Панева Бузыканиха да Изот Пересмех, выбегая из тайги на огонь костра, тоже увидели, как располоснулся небосвод прорехою летящего света. Однако дохнувшая прямо из зенита непроглядная туча в момент расклубилась над землёю и поглотила собою всё: лунную высь, таёжную прогалину, костёр на ней и самих глядельщиков.
В полной темноте Бузыканиха с мельником услыхали шум огромных крыльев и улетающий в высоту чистый, счастливый смех.
Затем ветровой порыв сорвал тучу с тайги, вернул на небо луну, и Пересмех с Паневою обнаружили у пихтаря Ульяну. В одной исподней рубахе она всё ещё была притянута гужами до корявого ствола. К ногам её было положено огромное, настоящего золота, перо.
Чёрная барыня
Ах ты, смерть,
ты хозяйка радушная,
всех ты, смерть,
привечаешь, всех жалуешь:
и старых, и малых,
и болявошных,
и скупых, и глупых,
и стоумовых…
Ну и что же? А то, что, бывает, и чёрт помогает. Наступило времечко – отдала сатане душу вдова купца Сигарёва, Алевтина, стал-быть, Захарьевна. Да не беда, что померла, беда – страху навела. Ох же и досталась ей смертушка лютая – сохрани нас и помилуй, Царица Небесная!
А вспомнить?
Какой раскрасавицей заявилась эта Алефа в село Раздольное! В то самое село, которое и доныне прислушивается ночами, не чёрная ли барыня бродит под окнами…

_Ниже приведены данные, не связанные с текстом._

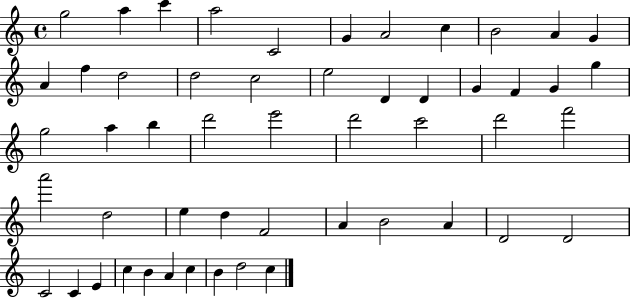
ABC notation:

X:1
T:Untitled
M:4/4
L:1/4
K:C
g2 a c' a2 C2 G A2 c B2 A G A f d2 d2 c2 e2 D D G F G g g2 a b d'2 e'2 d'2 c'2 d'2 f'2 a'2 d2 e d F2 A B2 A D2 D2 C2 C E c B A c B d2 c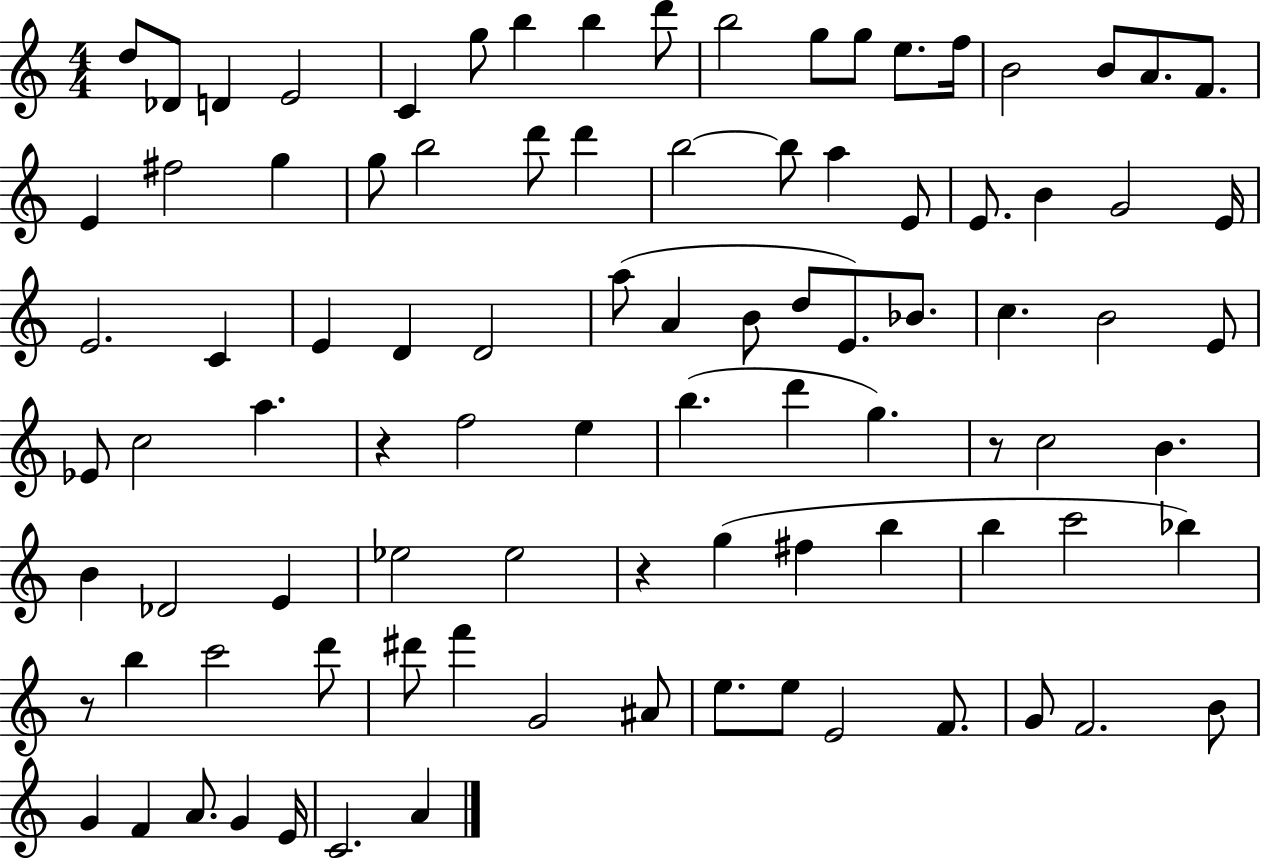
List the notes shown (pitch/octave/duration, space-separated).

D5/e Db4/e D4/q E4/h C4/q G5/e B5/q B5/q D6/e B5/h G5/e G5/e E5/e. F5/s B4/h B4/e A4/e. F4/e. E4/q F#5/h G5/q G5/e B5/h D6/e D6/q B5/h B5/e A5/q E4/e E4/e. B4/q G4/h E4/s E4/h. C4/q E4/q D4/q D4/h A5/e A4/q B4/e D5/e E4/e. Bb4/e. C5/q. B4/h E4/e Eb4/e C5/h A5/q. R/q F5/h E5/q B5/q. D6/q G5/q. R/e C5/h B4/q. B4/q Db4/h E4/q Eb5/h Eb5/h R/q G5/q F#5/q B5/q B5/q C6/h Bb5/q R/e B5/q C6/h D6/e D#6/e F6/q G4/h A#4/e E5/e. E5/e E4/h F4/e. G4/e F4/h. B4/e G4/q F4/q A4/e. G4/q E4/s C4/h. A4/q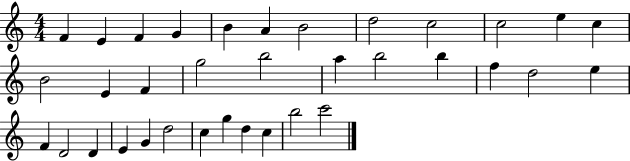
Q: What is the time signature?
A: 4/4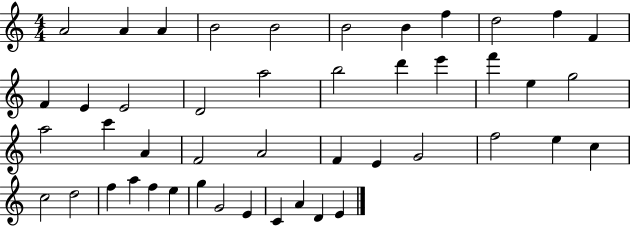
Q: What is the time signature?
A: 4/4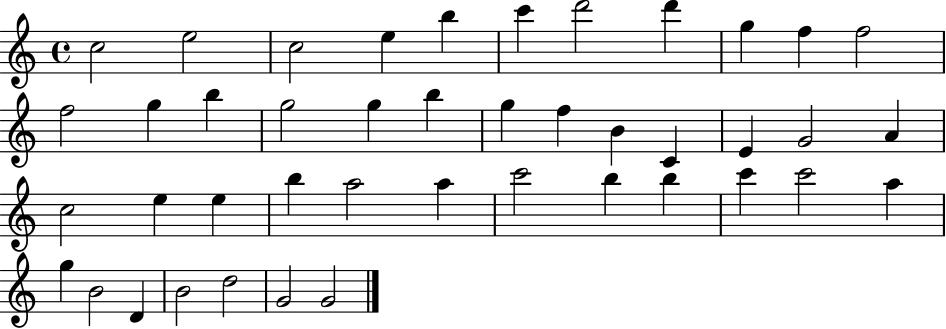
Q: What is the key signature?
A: C major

Перед Алефиной красотою даже собаки рты поразевали. И никто из ротозеев не опомнился тогда спросить-узнать, из какого такого теста, чьим таким неземным умением сотворена да выпущена в мир Божий столь колдовская пригожесть, что и вздохнуть-то при ней глубоко казалось опасным: вдруг да атласная белизна кожи её отпотеет да померкнет?! Ой, какая большая досада получится! Не лучше ли маленько затаиться да потерпеть?
Но не больно-то долго выпало селянам любоваться Сигарихиными прелестями. Скоро им самим глаза испариной позатянуло – настолько сквозно понесло от красавицы студёным ознобом. Недели путёвой не минуло, а народ уже успел понять, что берестяная белизна Сигарихина тела натянута на ледяную болванку её души.

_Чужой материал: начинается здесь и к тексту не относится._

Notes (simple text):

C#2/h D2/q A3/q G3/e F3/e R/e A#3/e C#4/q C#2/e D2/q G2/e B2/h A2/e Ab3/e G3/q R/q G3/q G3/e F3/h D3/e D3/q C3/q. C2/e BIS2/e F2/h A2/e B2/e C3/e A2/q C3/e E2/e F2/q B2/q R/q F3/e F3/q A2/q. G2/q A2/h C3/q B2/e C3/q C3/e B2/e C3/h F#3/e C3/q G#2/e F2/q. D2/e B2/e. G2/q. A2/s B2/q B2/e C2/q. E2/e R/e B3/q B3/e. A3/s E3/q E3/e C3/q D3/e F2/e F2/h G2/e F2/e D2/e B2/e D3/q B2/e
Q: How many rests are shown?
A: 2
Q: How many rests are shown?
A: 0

Как она попала в Раздольное? В Раздольное доставил её уже упомянутый купец Сигарёв, Кузьма Никитич. Женою доставил, а не какой там шабалою[34]. Он же раскрасавицу свою Алефу умудрился на свою голову отыскать где-то ажно под горою Белухою, что высится посреди синего Алтая.
Близ той Белухи, по приискам, Кузьма Никитич всею куплей-продажею заправлял. Он вообще-то, купец Сигарёв, от самой Катуни до Сосьвы, и ниже Сосьвы, пользовал товарами всё Приобье. А она, Алевтина Захарьевна, не будь дурою, взяла и охомутала богатого мужика. Сигарь к тому времени вдовцом ходил. Хорошую жену похоронил. Страдал как умел, Алефа его и приголубила. Новой, однако, Сигарихе было желательно ходить под Богом состоятельной вдовою, нежели под взглядом захворавшего великой ревностью Кузьмы Никитича каждодневно изображать полное смирение.

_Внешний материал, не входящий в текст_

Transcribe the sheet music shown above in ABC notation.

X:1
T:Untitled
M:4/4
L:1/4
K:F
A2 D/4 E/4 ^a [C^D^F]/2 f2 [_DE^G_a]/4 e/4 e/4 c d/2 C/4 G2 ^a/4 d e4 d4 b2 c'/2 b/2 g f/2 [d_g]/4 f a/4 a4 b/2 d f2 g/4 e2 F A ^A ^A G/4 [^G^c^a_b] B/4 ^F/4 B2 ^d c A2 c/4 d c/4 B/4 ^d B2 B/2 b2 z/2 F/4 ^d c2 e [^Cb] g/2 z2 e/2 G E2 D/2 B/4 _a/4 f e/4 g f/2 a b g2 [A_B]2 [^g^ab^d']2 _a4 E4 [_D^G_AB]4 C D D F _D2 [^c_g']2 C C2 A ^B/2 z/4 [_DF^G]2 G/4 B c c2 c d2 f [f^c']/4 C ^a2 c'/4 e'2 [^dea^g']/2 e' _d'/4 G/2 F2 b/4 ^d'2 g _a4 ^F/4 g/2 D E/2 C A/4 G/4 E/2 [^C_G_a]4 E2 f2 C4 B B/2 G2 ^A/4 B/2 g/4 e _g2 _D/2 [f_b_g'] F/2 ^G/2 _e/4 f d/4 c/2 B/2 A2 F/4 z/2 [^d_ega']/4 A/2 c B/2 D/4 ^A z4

Да-а. Баба захочет, и Господь не отсрочит.
Так оно и получилось.
Вечор купец Сигарёв жил-здоровал, а поутру купца да воробей склевал. Был да сплыл Кузьма, стал-быть, Никитич. Будто бы спорые до дела руднишные старатели взяли да смыли его с лотка в протоку пустой породою.
А подкузьмила Кузьму его же любимая забава. Нравилось Сигарю заводить в парной бане гулянку.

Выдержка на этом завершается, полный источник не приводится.